Jonas looked aimlessly about as the men worked, saw Chester and waved, moved to the bench and sat beside him. "Chester."
"Jonas."
"Moss said you got too much sun out fishin' yesterday and come down with summer complaint," said Jonas.
"Yeah wahl," said Chester.
"You don't look any too good, Chester. Right poorly for a fact."
"Reckon so."
"Why aren't you indoors resting? Didn't Doc tell you to?" said Jonas.
"I got somewheres to go."
"Where? Don't seem likely the marshal would send you out in the hot sun."
"Mr. Dillon ain't sendin' me. He went to Fort Dodge."
"Can I give you a ride back to the marshal's office? I have the wagon there," said Jonas.
"No thank you kindly, Jonas. I gotta go." Chester rose from the bench and filled his canteen. Jonas followed him to the other side of the tracks and watched as he left town, walking west on the prairie.
Returning from Fort Dodge, Matt recollected the name of the young'un sitting on a hay bale out front of the livery. Little Wes jumped off the bale and reached up to pat Buck.
"Hello, Wes," said Matt, dismounting.
"Hello, Marshal."
"Wanna ride 'im to the stall?" said Matt.
"Yes, sir." Matt lifted Wes to the saddle and gave him the reins.
Moss clucked his tongue from inside the stable, and Buck twitched his ears and walked to his stall. "Wes has something to tell you," said Moss.
"What is it, Wes?" said Matt.
"Mr. Jonas said wait at the livery for you, sir," said Wes. "He said come to his store straightaway on account of he needs to talk to you. He says it's real important."
"Alright," said Matt.
"Mr. Jonas says ride your horse to his store. I didn't tell you outside cuz I wanted a ride to the stall. You asked me if I wanted to, Marshal," said Wes.
"Don't worry about it, Wes." Matt led Buck out of the stable and lifted the boy to the ground.

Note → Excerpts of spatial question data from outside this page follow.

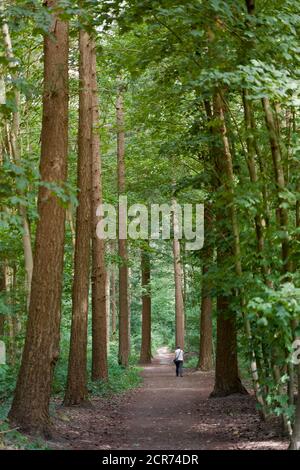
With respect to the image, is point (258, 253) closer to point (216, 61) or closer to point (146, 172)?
point (216, 61)

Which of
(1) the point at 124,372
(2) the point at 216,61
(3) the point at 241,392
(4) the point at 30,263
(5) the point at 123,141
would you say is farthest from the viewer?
(5) the point at 123,141

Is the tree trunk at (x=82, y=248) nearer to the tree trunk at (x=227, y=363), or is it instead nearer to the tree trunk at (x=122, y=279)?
the tree trunk at (x=227, y=363)

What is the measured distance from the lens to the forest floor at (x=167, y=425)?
9195 millimetres

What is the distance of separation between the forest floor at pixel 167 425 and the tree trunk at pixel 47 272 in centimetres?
75

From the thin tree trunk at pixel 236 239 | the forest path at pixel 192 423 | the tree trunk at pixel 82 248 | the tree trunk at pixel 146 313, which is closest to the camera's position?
the thin tree trunk at pixel 236 239

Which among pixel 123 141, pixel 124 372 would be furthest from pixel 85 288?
pixel 123 141

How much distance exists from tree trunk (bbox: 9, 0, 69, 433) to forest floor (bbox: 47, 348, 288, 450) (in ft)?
2.45

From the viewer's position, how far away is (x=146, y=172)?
25.2 m

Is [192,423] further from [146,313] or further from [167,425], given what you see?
[146,313]

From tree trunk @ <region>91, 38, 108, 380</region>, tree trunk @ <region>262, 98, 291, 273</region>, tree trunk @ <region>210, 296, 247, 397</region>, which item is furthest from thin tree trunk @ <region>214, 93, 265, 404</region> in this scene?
tree trunk @ <region>91, 38, 108, 380</region>

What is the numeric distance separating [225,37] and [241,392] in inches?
378

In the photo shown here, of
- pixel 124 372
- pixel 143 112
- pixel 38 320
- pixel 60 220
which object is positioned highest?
pixel 143 112

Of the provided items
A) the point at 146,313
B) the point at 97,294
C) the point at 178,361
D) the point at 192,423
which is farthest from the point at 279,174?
the point at 146,313

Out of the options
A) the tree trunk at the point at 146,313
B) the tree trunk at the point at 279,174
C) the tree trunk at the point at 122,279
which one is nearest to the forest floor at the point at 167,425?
the tree trunk at the point at 279,174
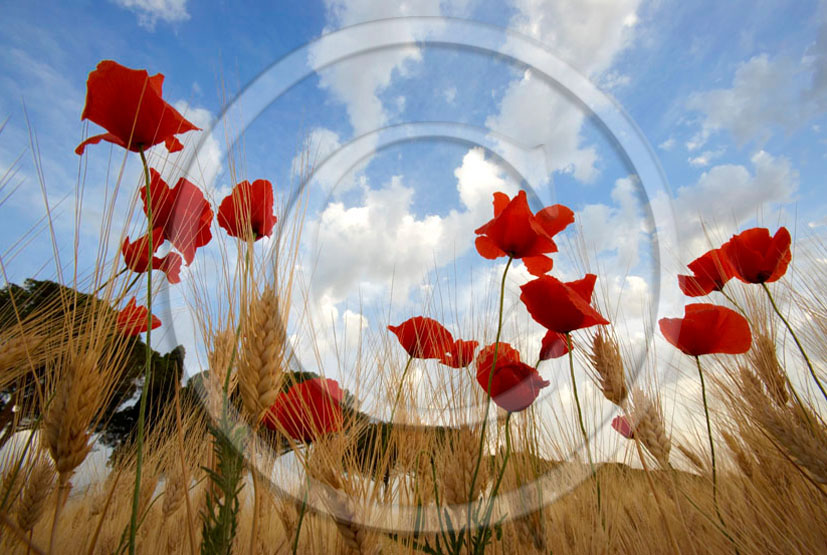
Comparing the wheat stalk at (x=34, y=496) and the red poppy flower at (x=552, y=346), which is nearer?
the wheat stalk at (x=34, y=496)

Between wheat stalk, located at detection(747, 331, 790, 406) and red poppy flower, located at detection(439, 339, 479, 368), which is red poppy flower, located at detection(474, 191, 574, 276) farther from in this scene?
wheat stalk, located at detection(747, 331, 790, 406)

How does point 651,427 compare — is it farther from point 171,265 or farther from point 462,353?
point 171,265

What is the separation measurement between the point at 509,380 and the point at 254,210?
31.5 inches

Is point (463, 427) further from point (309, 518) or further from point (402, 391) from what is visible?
point (309, 518)

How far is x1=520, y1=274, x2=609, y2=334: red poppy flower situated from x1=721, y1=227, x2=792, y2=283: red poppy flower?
0.74m

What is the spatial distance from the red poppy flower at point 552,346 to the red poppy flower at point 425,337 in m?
0.30

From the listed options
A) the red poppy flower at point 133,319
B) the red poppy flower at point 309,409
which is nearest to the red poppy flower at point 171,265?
the red poppy flower at point 133,319

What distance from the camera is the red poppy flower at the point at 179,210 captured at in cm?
93

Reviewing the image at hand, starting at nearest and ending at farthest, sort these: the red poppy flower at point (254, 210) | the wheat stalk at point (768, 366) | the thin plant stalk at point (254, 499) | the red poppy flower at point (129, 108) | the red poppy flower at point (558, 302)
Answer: the thin plant stalk at point (254, 499), the red poppy flower at point (129, 108), the red poppy flower at point (254, 210), the red poppy flower at point (558, 302), the wheat stalk at point (768, 366)

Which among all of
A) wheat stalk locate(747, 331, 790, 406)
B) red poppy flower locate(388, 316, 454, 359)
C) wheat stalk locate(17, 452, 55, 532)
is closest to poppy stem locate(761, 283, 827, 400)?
wheat stalk locate(747, 331, 790, 406)

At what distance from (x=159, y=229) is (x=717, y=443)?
180cm

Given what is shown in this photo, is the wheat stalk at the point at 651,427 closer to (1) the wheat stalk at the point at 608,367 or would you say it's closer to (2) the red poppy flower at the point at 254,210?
(1) the wheat stalk at the point at 608,367

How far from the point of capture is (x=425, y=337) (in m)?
1.25

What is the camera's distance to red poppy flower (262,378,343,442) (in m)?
0.97
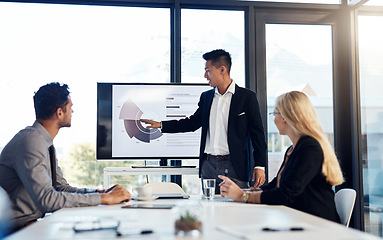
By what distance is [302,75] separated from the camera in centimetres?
475

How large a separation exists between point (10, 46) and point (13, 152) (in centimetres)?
240

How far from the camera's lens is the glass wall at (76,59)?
4309mm

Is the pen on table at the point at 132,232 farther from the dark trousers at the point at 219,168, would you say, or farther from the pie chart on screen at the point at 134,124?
the pie chart on screen at the point at 134,124

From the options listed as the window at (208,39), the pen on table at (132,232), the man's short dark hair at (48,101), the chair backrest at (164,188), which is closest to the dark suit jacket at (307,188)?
the pen on table at (132,232)

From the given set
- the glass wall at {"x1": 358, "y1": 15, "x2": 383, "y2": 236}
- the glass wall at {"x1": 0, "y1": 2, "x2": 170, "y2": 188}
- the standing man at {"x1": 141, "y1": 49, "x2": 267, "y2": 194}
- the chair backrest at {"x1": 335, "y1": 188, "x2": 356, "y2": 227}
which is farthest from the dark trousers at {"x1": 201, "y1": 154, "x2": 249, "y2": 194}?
the glass wall at {"x1": 358, "y1": 15, "x2": 383, "y2": 236}

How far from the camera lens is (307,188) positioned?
2199 mm

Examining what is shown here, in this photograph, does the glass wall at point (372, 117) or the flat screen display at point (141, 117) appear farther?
the glass wall at point (372, 117)

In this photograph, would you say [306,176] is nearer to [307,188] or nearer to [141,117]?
[307,188]

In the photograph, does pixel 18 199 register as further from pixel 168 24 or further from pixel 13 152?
pixel 168 24

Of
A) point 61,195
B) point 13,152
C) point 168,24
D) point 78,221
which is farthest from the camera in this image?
point 168,24

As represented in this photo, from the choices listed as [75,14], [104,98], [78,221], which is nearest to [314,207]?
[78,221]

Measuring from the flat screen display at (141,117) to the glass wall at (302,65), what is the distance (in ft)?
→ 2.95

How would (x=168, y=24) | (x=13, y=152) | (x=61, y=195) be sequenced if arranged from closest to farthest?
(x=61, y=195) → (x=13, y=152) → (x=168, y=24)

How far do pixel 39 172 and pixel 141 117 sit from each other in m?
2.17
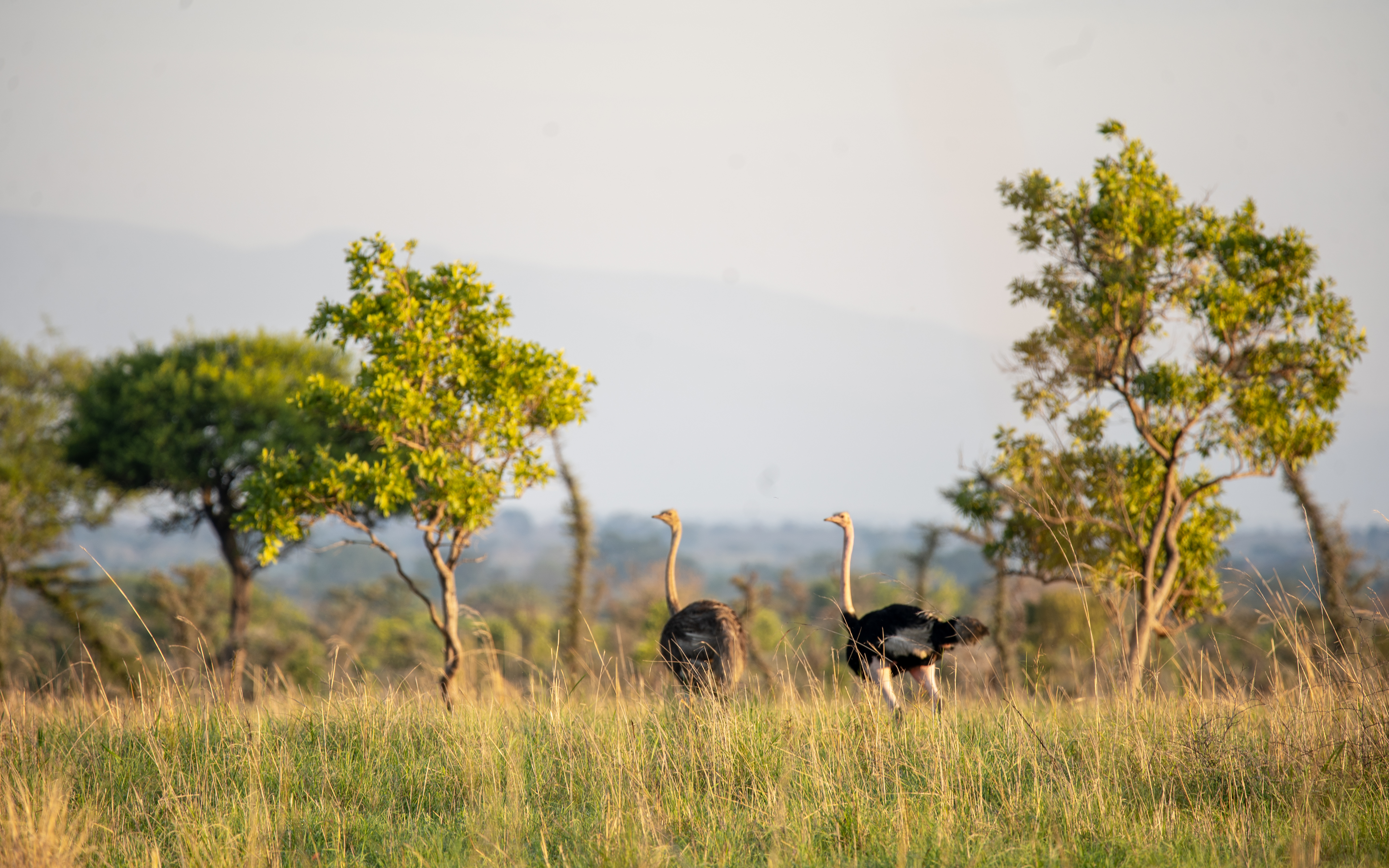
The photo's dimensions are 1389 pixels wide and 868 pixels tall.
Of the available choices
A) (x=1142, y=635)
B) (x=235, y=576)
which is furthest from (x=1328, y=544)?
(x=235, y=576)

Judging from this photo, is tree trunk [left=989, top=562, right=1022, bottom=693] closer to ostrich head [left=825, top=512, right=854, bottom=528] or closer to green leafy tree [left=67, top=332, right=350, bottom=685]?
ostrich head [left=825, top=512, right=854, bottom=528]

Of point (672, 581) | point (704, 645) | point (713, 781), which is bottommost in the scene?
point (713, 781)

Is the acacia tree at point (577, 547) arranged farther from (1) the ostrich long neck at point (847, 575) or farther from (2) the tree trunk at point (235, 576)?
(1) the ostrich long neck at point (847, 575)

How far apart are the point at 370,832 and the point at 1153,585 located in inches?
439

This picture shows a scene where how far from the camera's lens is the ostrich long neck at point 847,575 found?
28.5 ft

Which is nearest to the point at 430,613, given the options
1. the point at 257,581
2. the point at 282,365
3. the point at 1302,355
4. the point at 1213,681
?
the point at 1213,681

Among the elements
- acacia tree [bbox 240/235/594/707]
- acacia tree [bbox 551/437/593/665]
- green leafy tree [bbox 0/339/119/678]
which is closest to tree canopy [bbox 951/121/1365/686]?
acacia tree [bbox 240/235/594/707]

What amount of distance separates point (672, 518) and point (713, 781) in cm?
490

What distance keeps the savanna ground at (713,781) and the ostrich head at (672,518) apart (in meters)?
2.87

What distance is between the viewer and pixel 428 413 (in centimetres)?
1040

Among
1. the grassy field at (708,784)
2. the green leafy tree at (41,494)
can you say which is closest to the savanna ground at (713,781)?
the grassy field at (708,784)

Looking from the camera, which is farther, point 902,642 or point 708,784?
point 902,642

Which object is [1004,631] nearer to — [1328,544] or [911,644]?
[1328,544]

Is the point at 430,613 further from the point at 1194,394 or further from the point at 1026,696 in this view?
the point at 1194,394
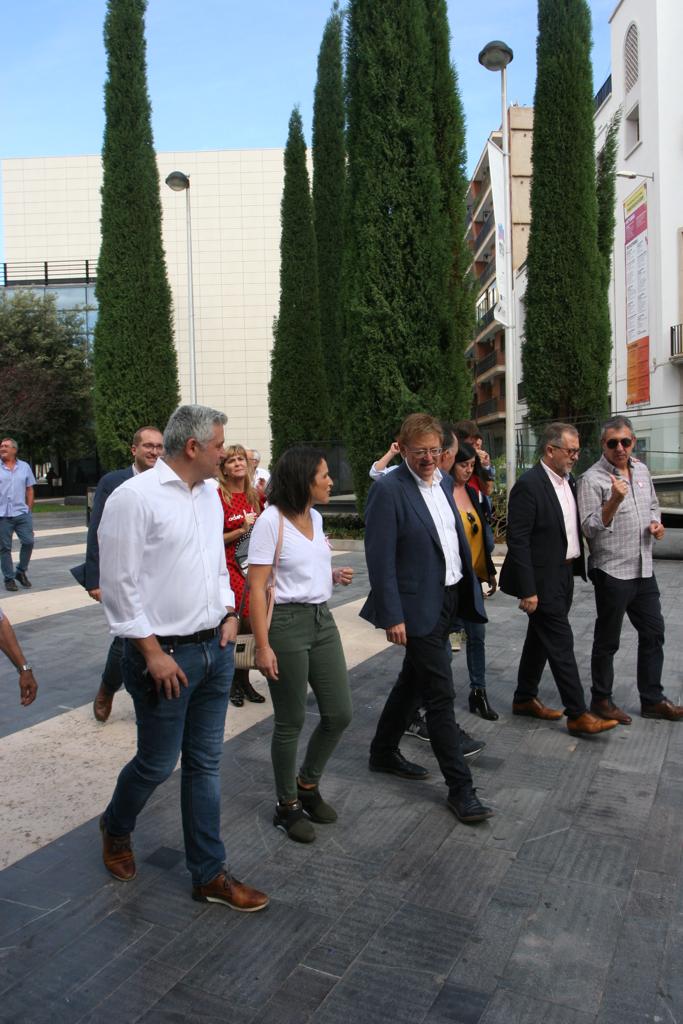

"Marshal?" Wes stroked Buck's tail.
"Mm-hmm."
"Mr. Jonas give me a nickel to wait for you, sir."
"He did, did he?" Matt pulled a nickel from his pocket. "Here you go, Wes."
"Thank you," Wes whispered.
"Sure," said Matt. Wes ran away whooping. Matt mounted his horse and rode to see Jonas.
Chester lay in the grass in the shade of an elm a mile from Dodge. Not that he was too weary to walk a ways more. There was just no reason to. He'd stopped by the elm to rest his bones, and looked west to where the glaring sky met the prairie. His gaze swept southwest to northwest, and the truth hit him of a sudden so he had to lie down fast or fall.
Taggart had played him. No lady was walking to meet him. She was only a dream. Men and women tricked Chester many a time, and he long ago settled his head to getting fooled betimes all his days. What he couldn't get the drift of was why Taggart tricked him.
Strange, how Taggart hatched a lie just like Chester's dream, as if the gambler heard tell of it. Even pillowed in the grass beneath the elm tree's branches, Chester's head felt caught in a whirlpool, and thinking hard made it worse. He wondered why Mr. Dillon or Doc or Miss Kitty would tell Taggart his dream. They weren't friendly with the gambler.
Chester was too wore down and parched to think on it further. He'd drunk near half the water in his canteen, and poured the rest over his head when the sun scorched his skin through his clothes and the fever roasted him from the pit of his belly and flamed up through his chest and head. He knew of a creek a short piece away, but felt too weak to crawl there, much less walk. Chester closed his eyes. A little sleep would strengthen him, surely.